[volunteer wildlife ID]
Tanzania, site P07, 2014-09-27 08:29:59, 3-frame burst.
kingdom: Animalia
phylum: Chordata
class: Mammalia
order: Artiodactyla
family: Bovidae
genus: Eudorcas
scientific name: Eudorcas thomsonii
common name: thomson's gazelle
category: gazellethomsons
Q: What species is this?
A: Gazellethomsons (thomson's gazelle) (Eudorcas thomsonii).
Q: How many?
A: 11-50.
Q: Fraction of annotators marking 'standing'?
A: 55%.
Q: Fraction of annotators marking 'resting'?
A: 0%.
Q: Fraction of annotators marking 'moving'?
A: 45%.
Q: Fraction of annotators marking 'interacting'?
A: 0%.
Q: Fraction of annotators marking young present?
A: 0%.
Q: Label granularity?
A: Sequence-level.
※
What you have to do:
Show me every line of the entries above that holds "marking".

Exercise response:
Q: Fraction of annotators marking 'standing'?
Q: Fraction of annotators marking 'resting'?
Q: Fraction of annotators marking 'moving'?
Q: Fraction of annotators marking 'interacting'?
Q: Fraction of annotators marking young present?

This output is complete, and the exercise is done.